◆ SELECTION:
Parameter | Description | Required | Default value |
datasource | The name of the data source. It must be the same as the name of the added data source. You can add data sources by using the code editor. | Yes | No default value |
selectedDatabase | The schema of the database from which you want to read data. | Yes | No default value |
table | The name of the table from which you want to read data. The name of the table must be in the schema.tableName format. Note For example, if the selectedDatabase parameter is set to AUTOTEST and the table name is table01 , you must set the table parameter to AUTOTEST.table01 . | Yes | No default value |
column | The names of the columns from which you want to read data. Specify the names in a JSON array. The default value is ["*"], which indicates all the columns in the source table. You can select specific columns to read. The column order can be changed. This indicates that you can specify columns in an order different from the order specified by the schema of the source table. Constants are supported. The column names must be arranged in JSON format.
["id", "1", "'mingya.wmy'", "null", "to_char(a + 1)", "2.3" , "true"]
id: a column name. 1: an integer constant. 'mingya.wmy': a string constant, which is enclosed in single quotation marks ('). null: a null pointer. to_char(a + 1): a function expression. 2.3: a floating-point constant. true: a Boolean value.
The column parameter cannot be left empty.
| Yes | No default value |
splitFactor | The sharding factor, which determines the number of parts into which data to be synchronized is sharded. If you configure parallelism for your batch synchronization task, the number of parts is calculated based on the following formula: Number of parallel threads × Sharding factor. For example, if the number of parallel threads and the sharding factor are 5, the number of parts into which data to be synchronized is sharded is 25. Note We recommend that you specify a sharding factor that ranges from 1 to 100. If you specify a sharding factor that is greater than 100, an out of memory (OOM) error may occur. | No | 5 |
splitMode | The shard mode. Valid values: averageInterval: average sampling. In this mode, the maximum and minimum values of all data are identified based on the splitPk parameter. Then, data is evenly distributed based on the number of shards. randomSampling: random sampling. In this mode, data entries are randomly identified as sharding points.
Note The splitMode parameter must be used together with the splitPk parameter. If the splitPk parameter is set to a numeric field, set the splitMode parameter to averageInterval. If the splitPk parameter is set to a string field, set the splitMode parameter to randomSampling.

◆ THINGS TO DO:
1) In the data-reading parameter table, restate the entry that begins "The sharding factor, which determines" as a brief bulleted list, keeping its main facts.
2) Answer these questions from the data-reading parameter table:
(a) In what format must the table parameter be specified?
(b) What is the default value of the column parameter, and what does it indicate?
(c) Which splitMode value should be used when splitPk is set to a string field?
3) Extend the data-reading parameter table past its final note, keeping the same style and structure.

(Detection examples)
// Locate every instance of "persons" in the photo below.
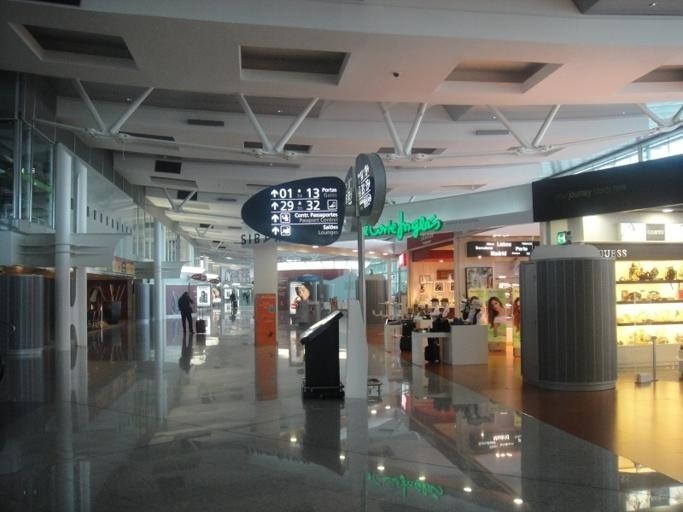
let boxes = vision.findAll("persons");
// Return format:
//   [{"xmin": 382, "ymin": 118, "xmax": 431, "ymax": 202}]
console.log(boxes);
[
  {"xmin": 440, "ymin": 297, "xmax": 452, "ymax": 319},
  {"xmin": 230, "ymin": 289, "xmax": 235, "ymax": 306},
  {"xmin": 178, "ymin": 292, "xmax": 194, "ymax": 333},
  {"xmin": 178, "ymin": 332, "xmax": 194, "ymax": 373},
  {"xmin": 293, "ymin": 279, "xmax": 311, "ymax": 300},
  {"xmin": 430, "ymin": 297, "xmax": 439, "ymax": 312},
  {"xmin": 198, "ymin": 291, "xmax": 207, "ymax": 303},
  {"xmin": 488, "ymin": 297, "xmax": 507, "ymax": 335},
  {"xmin": 512, "ymin": 297, "xmax": 521, "ymax": 332}
]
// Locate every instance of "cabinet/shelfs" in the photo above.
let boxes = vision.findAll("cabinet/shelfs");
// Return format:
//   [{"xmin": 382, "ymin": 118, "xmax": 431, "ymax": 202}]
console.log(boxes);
[
  {"xmin": 381, "ymin": 318, "xmax": 403, "ymax": 353},
  {"xmin": 616, "ymin": 279, "xmax": 683, "ymax": 326},
  {"xmin": 410, "ymin": 323, "xmax": 489, "ymax": 367}
]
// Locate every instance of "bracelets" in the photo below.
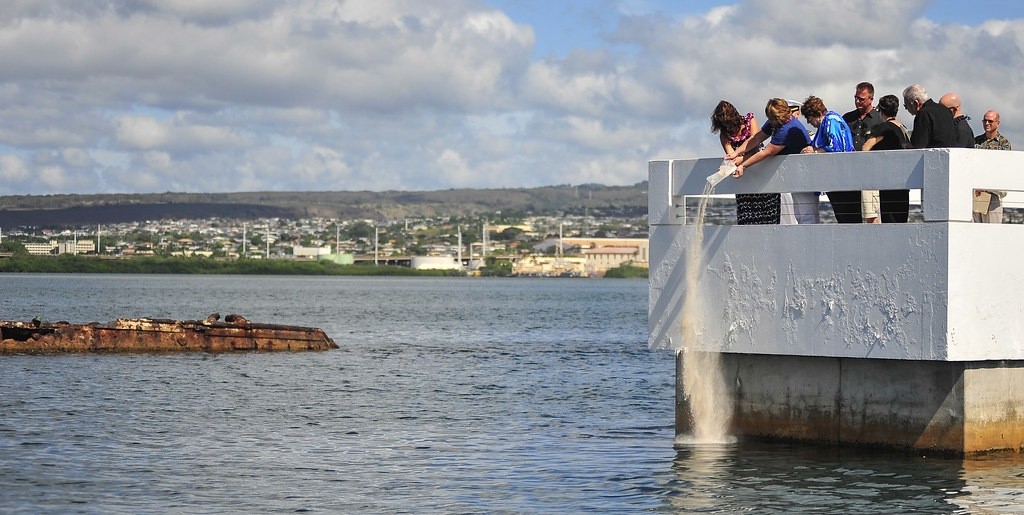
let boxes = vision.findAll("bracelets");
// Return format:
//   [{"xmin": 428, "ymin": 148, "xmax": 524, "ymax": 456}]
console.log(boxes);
[{"xmin": 814, "ymin": 149, "xmax": 818, "ymax": 153}]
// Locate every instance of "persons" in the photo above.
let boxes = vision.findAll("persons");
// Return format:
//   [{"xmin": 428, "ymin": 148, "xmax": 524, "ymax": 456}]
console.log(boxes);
[
  {"xmin": 901, "ymin": 84, "xmax": 956, "ymax": 149},
  {"xmin": 842, "ymin": 81, "xmax": 885, "ymax": 223},
  {"xmin": 800, "ymin": 96, "xmax": 862, "ymax": 223},
  {"xmin": 973, "ymin": 110, "xmax": 1011, "ymax": 224},
  {"xmin": 725, "ymin": 98, "xmax": 820, "ymax": 224},
  {"xmin": 861, "ymin": 95, "xmax": 910, "ymax": 223},
  {"xmin": 712, "ymin": 100, "xmax": 781, "ymax": 225},
  {"xmin": 940, "ymin": 93, "xmax": 975, "ymax": 149},
  {"xmin": 760, "ymin": 100, "xmax": 816, "ymax": 224}
]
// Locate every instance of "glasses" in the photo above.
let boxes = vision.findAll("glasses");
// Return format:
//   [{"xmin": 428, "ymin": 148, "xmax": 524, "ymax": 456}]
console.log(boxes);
[
  {"xmin": 982, "ymin": 120, "xmax": 998, "ymax": 123},
  {"xmin": 854, "ymin": 96, "xmax": 865, "ymax": 101},
  {"xmin": 903, "ymin": 100, "xmax": 915, "ymax": 108}
]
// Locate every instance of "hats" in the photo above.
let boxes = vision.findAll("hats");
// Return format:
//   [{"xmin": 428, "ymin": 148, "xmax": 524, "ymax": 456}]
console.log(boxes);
[{"xmin": 786, "ymin": 100, "xmax": 804, "ymax": 114}]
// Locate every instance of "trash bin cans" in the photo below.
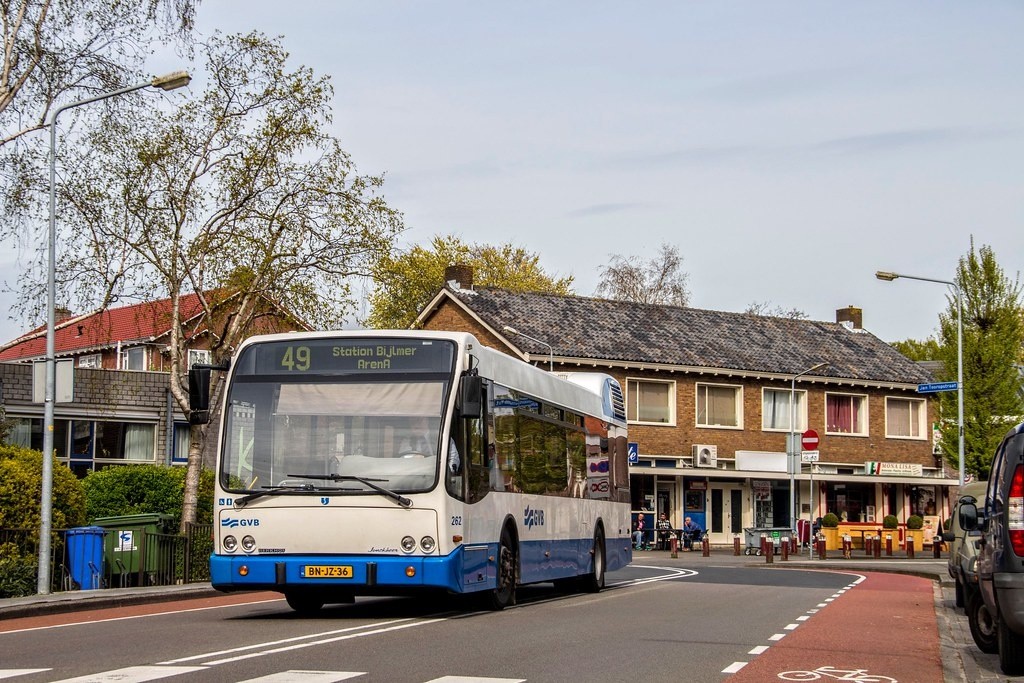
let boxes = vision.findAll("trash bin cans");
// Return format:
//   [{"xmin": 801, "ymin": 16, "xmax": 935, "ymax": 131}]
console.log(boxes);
[
  {"xmin": 66, "ymin": 527, "xmax": 105, "ymax": 589},
  {"xmin": 744, "ymin": 528, "xmax": 793, "ymax": 556},
  {"xmin": 91, "ymin": 513, "xmax": 178, "ymax": 586}
]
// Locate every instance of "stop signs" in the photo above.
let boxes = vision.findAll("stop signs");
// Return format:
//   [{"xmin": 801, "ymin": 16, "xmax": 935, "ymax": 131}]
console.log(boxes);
[{"xmin": 801, "ymin": 429, "xmax": 820, "ymax": 451}]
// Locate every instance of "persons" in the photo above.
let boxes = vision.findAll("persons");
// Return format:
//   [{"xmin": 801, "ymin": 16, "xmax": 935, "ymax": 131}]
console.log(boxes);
[
  {"xmin": 632, "ymin": 513, "xmax": 652, "ymax": 551},
  {"xmin": 682, "ymin": 517, "xmax": 703, "ymax": 551},
  {"xmin": 656, "ymin": 513, "xmax": 672, "ymax": 546},
  {"xmin": 398, "ymin": 411, "xmax": 460, "ymax": 476}
]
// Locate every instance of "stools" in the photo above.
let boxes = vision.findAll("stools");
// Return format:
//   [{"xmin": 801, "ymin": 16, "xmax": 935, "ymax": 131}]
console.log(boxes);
[{"xmin": 683, "ymin": 530, "xmax": 701, "ymax": 550}]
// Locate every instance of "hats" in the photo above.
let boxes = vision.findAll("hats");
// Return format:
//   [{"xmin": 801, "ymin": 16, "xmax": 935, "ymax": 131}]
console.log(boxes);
[{"xmin": 661, "ymin": 512, "xmax": 666, "ymax": 515}]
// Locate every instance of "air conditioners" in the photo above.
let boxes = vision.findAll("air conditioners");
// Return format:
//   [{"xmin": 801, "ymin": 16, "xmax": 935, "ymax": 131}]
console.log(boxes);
[{"xmin": 693, "ymin": 445, "xmax": 717, "ymax": 468}]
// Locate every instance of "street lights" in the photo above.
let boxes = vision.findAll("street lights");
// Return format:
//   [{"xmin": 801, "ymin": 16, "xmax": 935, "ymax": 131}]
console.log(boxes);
[
  {"xmin": 876, "ymin": 271, "xmax": 964, "ymax": 487},
  {"xmin": 790, "ymin": 363, "xmax": 828, "ymax": 529},
  {"xmin": 504, "ymin": 326, "xmax": 553, "ymax": 371},
  {"xmin": 36, "ymin": 71, "xmax": 192, "ymax": 593}
]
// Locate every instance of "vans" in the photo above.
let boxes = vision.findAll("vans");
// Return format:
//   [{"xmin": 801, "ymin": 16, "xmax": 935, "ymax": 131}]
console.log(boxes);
[{"xmin": 958, "ymin": 422, "xmax": 1024, "ymax": 677}]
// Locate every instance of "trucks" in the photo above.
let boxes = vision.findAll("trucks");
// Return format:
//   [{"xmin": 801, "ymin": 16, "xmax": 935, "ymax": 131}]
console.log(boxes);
[{"xmin": 943, "ymin": 482, "xmax": 989, "ymax": 617}]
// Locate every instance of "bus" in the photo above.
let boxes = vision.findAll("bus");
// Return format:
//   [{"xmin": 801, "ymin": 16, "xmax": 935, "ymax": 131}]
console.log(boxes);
[{"xmin": 188, "ymin": 330, "xmax": 632, "ymax": 614}]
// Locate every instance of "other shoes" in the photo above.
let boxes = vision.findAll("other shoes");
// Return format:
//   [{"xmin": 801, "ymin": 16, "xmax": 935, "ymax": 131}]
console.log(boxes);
[
  {"xmin": 636, "ymin": 546, "xmax": 642, "ymax": 551},
  {"xmin": 646, "ymin": 546, "xmax": 651, "ymax": 550},
  {"xmin": 682, "ymin": 547, "xmax": 690, "ymax": 551}
]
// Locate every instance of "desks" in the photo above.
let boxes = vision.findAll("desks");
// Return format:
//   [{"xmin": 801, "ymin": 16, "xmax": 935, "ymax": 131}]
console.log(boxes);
[
  {"xmin": 851, "ymin": 529, "xmax": 893, "ymax": 550},
  {"xmin": 643, "ymin": 528, "xmax": 683, "ymax": 551}
]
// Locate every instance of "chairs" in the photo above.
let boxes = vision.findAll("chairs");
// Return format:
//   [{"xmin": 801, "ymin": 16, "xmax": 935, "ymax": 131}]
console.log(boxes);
[{"xmin": 689, "ymin": 529, "xmax": 709, "ymax": 551}]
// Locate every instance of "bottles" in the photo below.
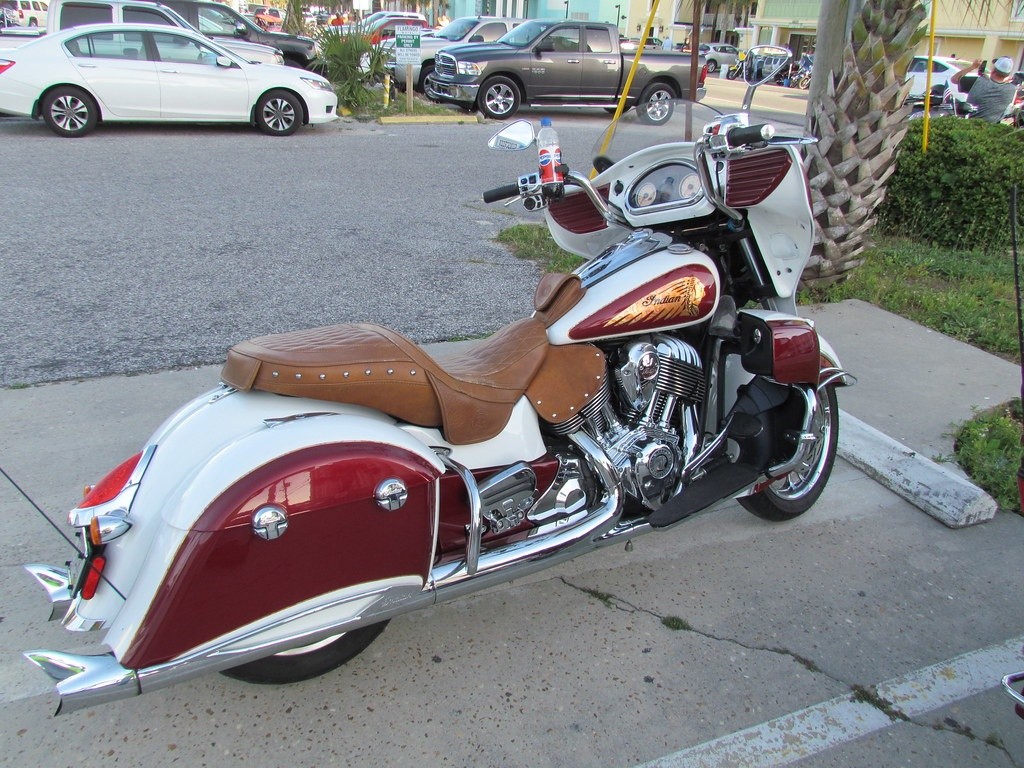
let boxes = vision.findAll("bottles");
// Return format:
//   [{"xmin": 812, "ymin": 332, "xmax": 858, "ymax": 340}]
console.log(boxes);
[{"xmin": 537, "ymin": 118, "xmax": 565, "ymax": 199}]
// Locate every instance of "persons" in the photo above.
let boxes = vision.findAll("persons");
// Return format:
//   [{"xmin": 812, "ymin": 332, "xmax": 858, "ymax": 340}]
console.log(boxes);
[
  {"xmin": 757, "ymin": 57, "xmax": 762, "ymax": 80},
  {"xmin": 746, "ymin": 54, "xmax": 753, "ymax": 78},
  {"xmin": 785, "ymin": 43, "xmax": 794, "ymax": 54},
  {"xmin": 682, "ymin": 37, "xmax": 692, "ymax": 53},
  {"xmin": 720, "ymin": 47, "xmax": 726, "ymax": 52},
  {"xmin": 661, "ymin": 37, "xmax": 674, "ymax": 50},
  {"xmin": 802, "ymin": 47, "xmax": 815, "ymax": 54},
  {"xmin": 951, "ymin": 56, "xmax": 1024, "ymax": 131},
  {"xmin": 331, "ymin": 13, "xmax": 344, "ymax": 27}
]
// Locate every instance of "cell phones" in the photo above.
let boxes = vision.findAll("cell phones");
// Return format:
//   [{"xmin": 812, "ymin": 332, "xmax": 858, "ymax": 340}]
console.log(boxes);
[{"xmin": 979, "ymin": 60, "xmax": 987, "ymax": 73}]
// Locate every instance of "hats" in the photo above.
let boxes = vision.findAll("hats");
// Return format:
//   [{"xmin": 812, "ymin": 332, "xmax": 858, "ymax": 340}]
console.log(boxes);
[{"xmin": 992, "ymin": 56, "xmax": 1013, "ymax": 77}]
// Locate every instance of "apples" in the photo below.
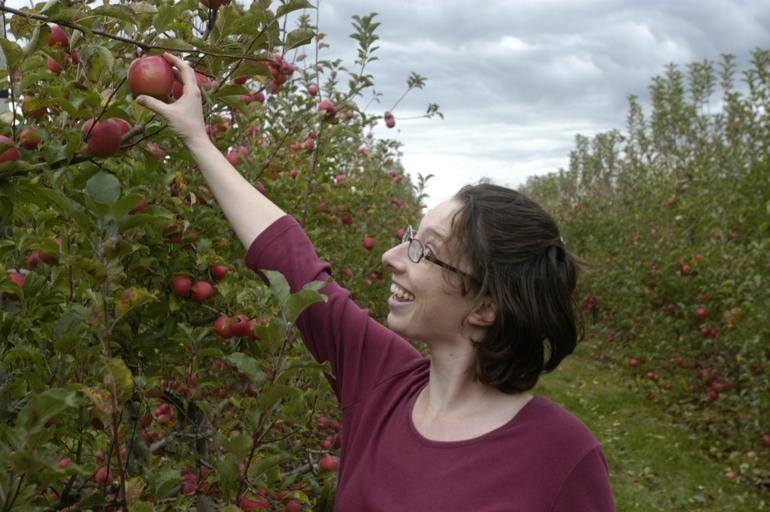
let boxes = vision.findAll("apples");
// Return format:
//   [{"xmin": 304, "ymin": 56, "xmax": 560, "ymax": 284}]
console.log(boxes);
[
  {"xmin": 571, "ymin": 198, "xmax": 770, "ymax": 480},
  {"xmin": 0, "ymin": 22, "xmax": 406, "ymax": 512}
]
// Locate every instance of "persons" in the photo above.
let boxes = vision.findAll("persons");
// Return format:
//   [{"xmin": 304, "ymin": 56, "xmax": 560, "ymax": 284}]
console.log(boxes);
[{"xmin": 133, "ymin": 50, "xmax": 616, "ymax": 511}]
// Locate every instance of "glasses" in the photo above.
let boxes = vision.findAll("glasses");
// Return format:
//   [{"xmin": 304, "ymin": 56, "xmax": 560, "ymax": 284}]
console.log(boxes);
[{"xmin": 401, "ymin": 224, "xmax": 473, "ymax": 282}]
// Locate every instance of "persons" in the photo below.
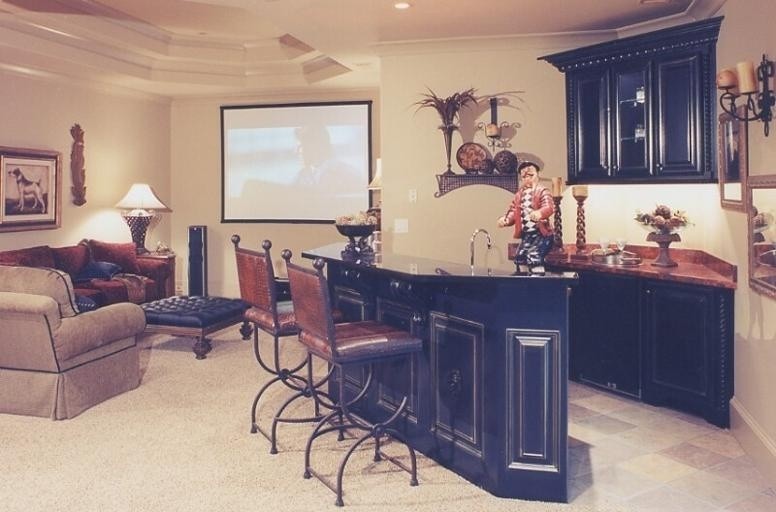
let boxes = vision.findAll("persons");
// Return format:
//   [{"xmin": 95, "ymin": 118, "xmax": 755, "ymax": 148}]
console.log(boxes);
[
  {"xmin": 498, "ymin": 161, "xmax": 554, "ymax": 276},
  {"xmin": 290, "ymin": 124, "xmax": 345, "ymax": 189}
]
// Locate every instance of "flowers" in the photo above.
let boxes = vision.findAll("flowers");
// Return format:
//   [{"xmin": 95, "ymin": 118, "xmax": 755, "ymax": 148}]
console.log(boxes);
[{"xmin": 635, "ymin": 206, "xmax": 688, "ymax": 233}]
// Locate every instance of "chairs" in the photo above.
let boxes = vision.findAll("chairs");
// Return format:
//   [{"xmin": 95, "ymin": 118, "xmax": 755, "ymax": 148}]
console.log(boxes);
[
  {"xmin": 281, "ymin": 249, "xmax": 422, "ymax": 507},
  {"xmin": 231, "ymin": 235, "xmax": 346, "ymax": 454}
]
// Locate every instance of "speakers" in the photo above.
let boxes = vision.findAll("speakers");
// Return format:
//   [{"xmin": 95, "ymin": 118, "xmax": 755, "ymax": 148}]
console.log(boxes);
[{"xmin": 186, "ymin": 225, "xmax": 207, "ymax": 296}]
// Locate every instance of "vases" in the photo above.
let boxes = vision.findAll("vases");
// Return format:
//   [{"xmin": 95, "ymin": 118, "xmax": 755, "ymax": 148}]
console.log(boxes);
[{"xmin": 646, "ymin": 232, "xmax": 681, "ymax": 268}]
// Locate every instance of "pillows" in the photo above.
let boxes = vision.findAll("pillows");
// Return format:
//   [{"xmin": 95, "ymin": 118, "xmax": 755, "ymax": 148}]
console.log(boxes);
[{"xmin": 0, "ymin": 239, "xmax": 141, "ymax": 318}]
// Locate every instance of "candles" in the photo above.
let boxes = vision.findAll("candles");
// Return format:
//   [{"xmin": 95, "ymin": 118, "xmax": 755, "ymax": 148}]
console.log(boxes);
[
  {"xmin": 572, "ymin": 186, "xmax": 589, "ymax": 197},
  {"xmin": 551, "ymin": 176, "xmax": 563, "ymax": 197}
]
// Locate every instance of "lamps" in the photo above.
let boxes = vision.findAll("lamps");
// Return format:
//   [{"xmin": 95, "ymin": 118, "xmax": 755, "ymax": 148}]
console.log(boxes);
[
  {"xmin": 717, "ymin": 53, "xmax": 776, "ymax": 137},
  {"xmin": 368, "ymin": 158, "xmax": 383, "ymax": 214},
  {"xmin": 113, "ymin": 183, "xmax": 168, "ymax": 255},
  {"xmin": 476, "ymin": 97, "xmax": 510, "ymax": 148}
]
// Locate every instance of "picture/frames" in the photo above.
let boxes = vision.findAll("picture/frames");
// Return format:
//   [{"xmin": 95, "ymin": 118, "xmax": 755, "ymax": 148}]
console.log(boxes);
[
  {"xmin": 718, "ymin": 104, "xmax": 749, "ymax": 213},
  {"xmin": 747, "ymin": 174, "xmax": 776, "ymax": 302},
  {"xmin": 0, "ymin": 146, "xmax": 62, "ymax": 233}
]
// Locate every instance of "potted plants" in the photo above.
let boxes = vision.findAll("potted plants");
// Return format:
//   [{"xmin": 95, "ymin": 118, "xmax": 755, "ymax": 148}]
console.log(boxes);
[{"xmin": 412, "ymin": 88, "xmax": 480, "ymax": 175}]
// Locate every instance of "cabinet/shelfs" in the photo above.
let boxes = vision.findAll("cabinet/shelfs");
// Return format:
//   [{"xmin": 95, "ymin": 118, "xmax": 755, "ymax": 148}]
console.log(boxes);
[
  {"xmin": 507, "ymin": 260, "xmax": 737, "ymax": 429},
  {"xmin": 536, "ymin": 15, "xmax": 725, "ymax": 184}
]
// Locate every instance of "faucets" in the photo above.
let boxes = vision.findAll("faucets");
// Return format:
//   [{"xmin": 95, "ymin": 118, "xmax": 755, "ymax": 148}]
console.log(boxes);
[{"xmin": 470, "ymin": 228, "xmax": 492, "ymax": 270}]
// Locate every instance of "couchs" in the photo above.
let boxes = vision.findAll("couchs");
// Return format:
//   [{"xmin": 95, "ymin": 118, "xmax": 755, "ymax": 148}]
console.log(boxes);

◆ IN RESPONSE:
1)
- splitFactor is the sharding factor. It sets how many parts the data to be synchronized is split into.
- When parallelism is configured, the number of parts equals the number of parallel threads × the sharding factor. For example, 5 threads and a factor of 5 give 25 parts.
- The recommended range is 1 to 100. A value above 100 may cause an out of memory (OOM) error.
- The parameter is not required, and its default value is 5.

2)
(a) The schema.tableName format, for example AUTOTEST.table01.
(b) ["*"], which indicates all the columns in the source table.
(c) randomSampling.

3)
| No | randomSampling |
splitPk | The field that is used for data sharding when Oracle Reader reads data. If you configure this parameter, the source table is sharded based on the value of this parameter. Data Integration then runs parallel threads to read data. This improves data synchronization efficiency. We recommend that you set the splitPk parameter to the name of a primary key column of the table. Data can be evenly distributed to different shards based on the primary key column, instead of being intensively distributed only to specific shards. The splitPk parameter supports data sharding for data types such as numeric and string. The splitMode parameter must be used together with the splitPk parameter. If the splitPk parameter is set to a numeric field, set the splitMode parameter to averageInterval. If the splitPk parameter is set to a string field, set the splitMode parameter to randomSampling.
If you do not configure the splitPk parameter, Oracle Reader uses a single thread to read all data in the source table.
Note If you use Oracle Reader to read data from a view, you cannot set the splitPk parameter to a field of the ROWID data type. | No | No default value |
where | The WHERE clause. Oracle Reader generates an SQL statement based on the settings of the table, column, and where parameters and uses the statement to read data. For example, you can set this parameter to row_number() in a test. You can use the WHERE clause to read incremental data. If the where parameter is not provided or is left empty, Data Integration reads all data.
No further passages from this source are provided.